Bangladesh rescues 23 Rohingya girls from traffickers

Published May 12, 2019
The girls were promised jobs in Malaysia and brought from refugee camps in Cox's Bazar. — AFP/File
The girls were promised jobs in Malaysia and brought from refugee camps in Cox's Bazar. — AFP/File

Twenty-three teenage Rohingya girls were rescued after being brought from refugee camps to the capital Dhaka to be sent to Malaysia by air, Bangladesh police said on Sunday.

Dhaka police also arrested four human traffickers including a Rohingya couple and recovered over 50 Bangladeshi passports from them on Saturday.

Police spokesman Mokhlesur Rahman said they raided a residence in the northern part of the city and found the teenagers hiding in a room behind a tailoring shop.

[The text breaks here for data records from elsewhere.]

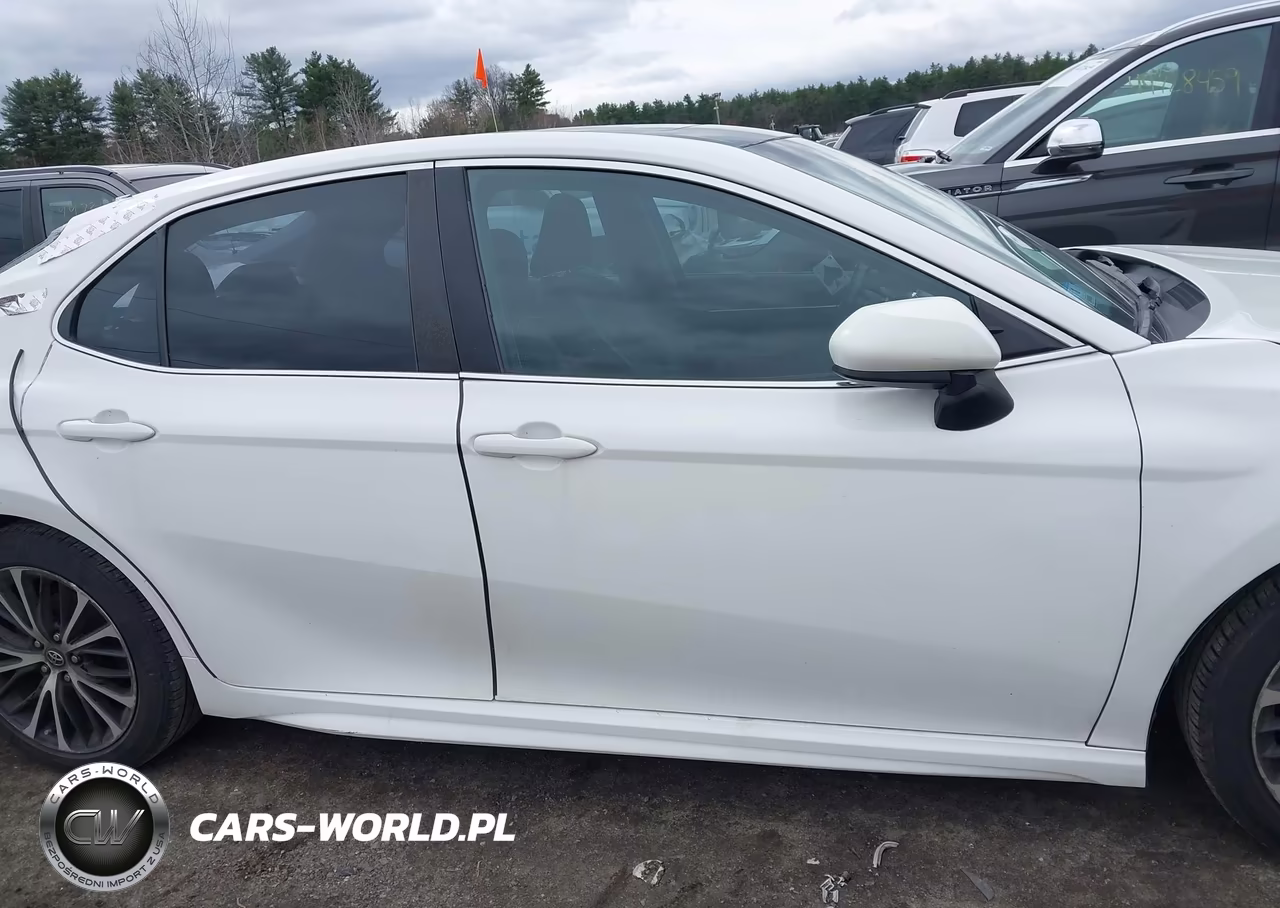 2018 Toyota Camry Se VIN:JTNB11HK4J3047626 - 13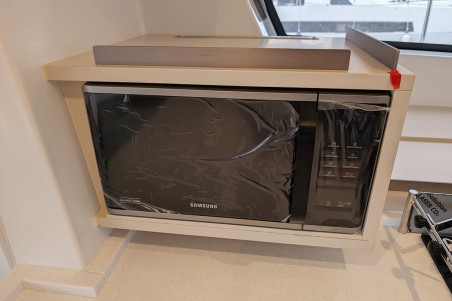 Catana Group Bali 5.4 - 6 + 2 cab. Maravela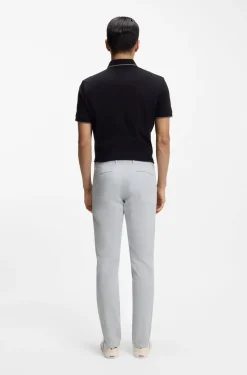 Slim-Fit Hose aus überfärbtem elastischem Satin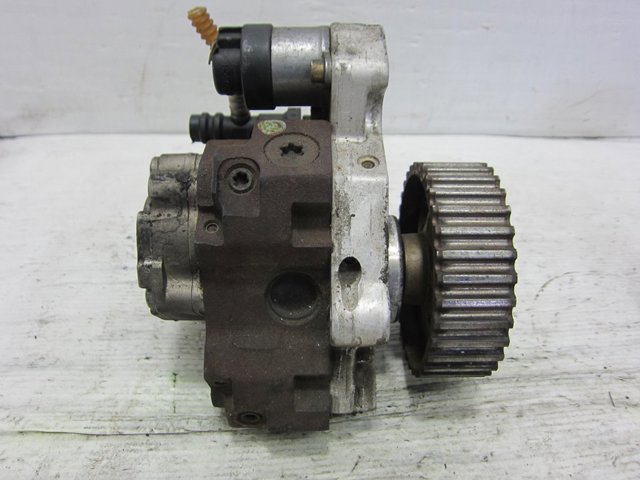 8200342594 RENAULT Bomba de alta presión de combustible  comprar en Oviedo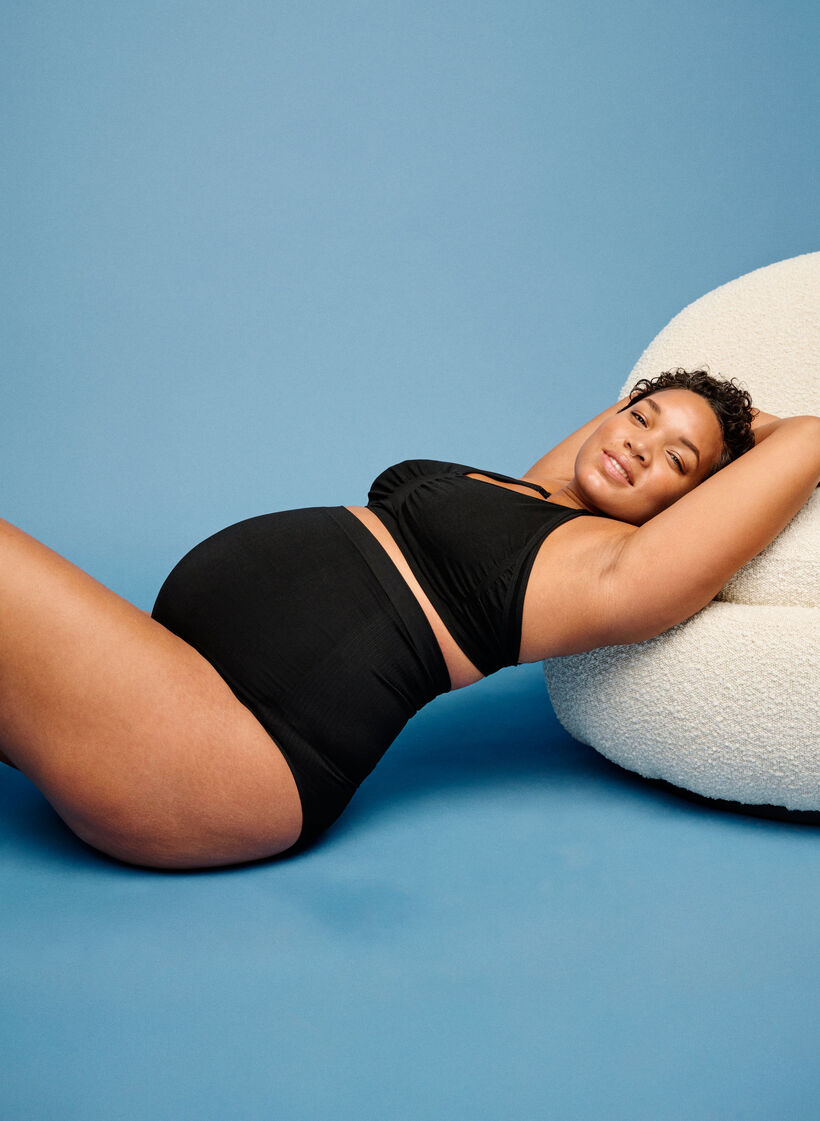 Ciazowe spodnie 3/4, Black, Image image number 0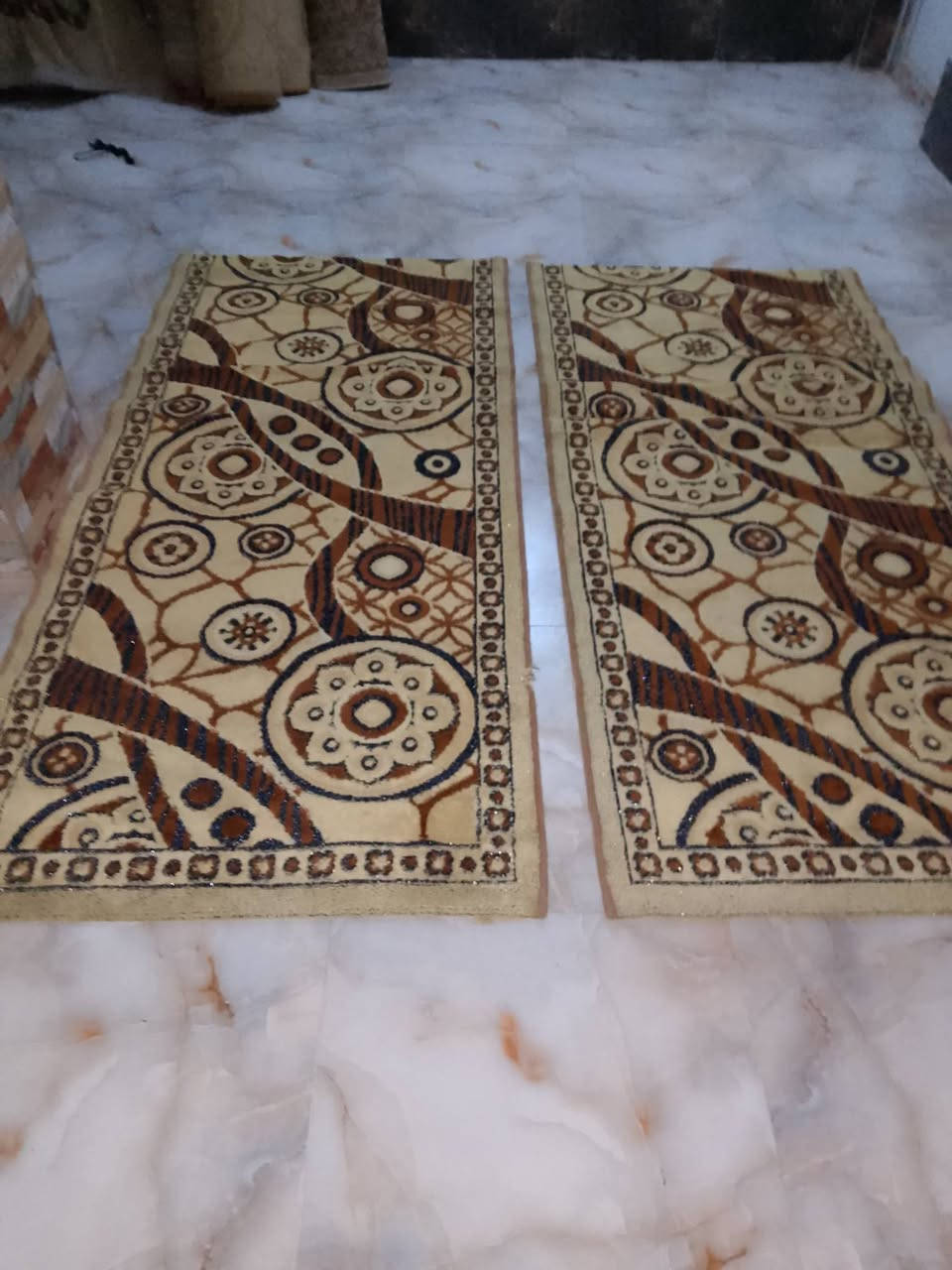 فراشات للبيع كلمن وسعره العنوان حي الرحمه الاولى اتصال ***********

“They were promised jobs in Malaysia and brought from refugee camps in Cox's Bazar,” he told AFP, referring to the Rohingya settlements in Bangladesh's southeastern coastal district.

The girls — aged between 15 and 19 — could have been potential victims of forced prostitution, the official said.

“We have filed cases against the four arrested persons and sent the girls back to their camps in Cox's Bazar,” Rahman said.

Abul Khair, local police chief of Ukhiya, where Kutupalong, the largest refugee camp in the world, is situated, said he received the girls and would send them to their homes in the camps.

Some 740,000 Rohingya Muslims fled a brutal military clampdown in Myanmar in August 2017 and arrived in Bangladesh to join another 300,000 already living in the refugee camps.

Desperate for a better life and an economic future, the refugees, including in particular teenage girls, easily fall prey to human traffickers roaming in the overcrowded camps.

Thousands of the refugees have risked their lives travelling to Malaysia and Thailand — mainly by boat — when the Bay of Bengal is calm before monsoon season sets in at the end of May.

Bangladeshi authorities have stopped over 300 Rohingya this year alone from attempting such perilous boat journeys on rickety fishing boats.

Many have also attempted to fly to Malaysia and Middle Eastern countries by procuring Bangladeshi passports and travel documents.

Jishu Barua, an aid worker specialised in human trafficking prevention, said he dealt with 100 cases of human trafficking in the camps in the last six weeks.

“But this figure represents only a small portion of what is actually going on,” he told AFP.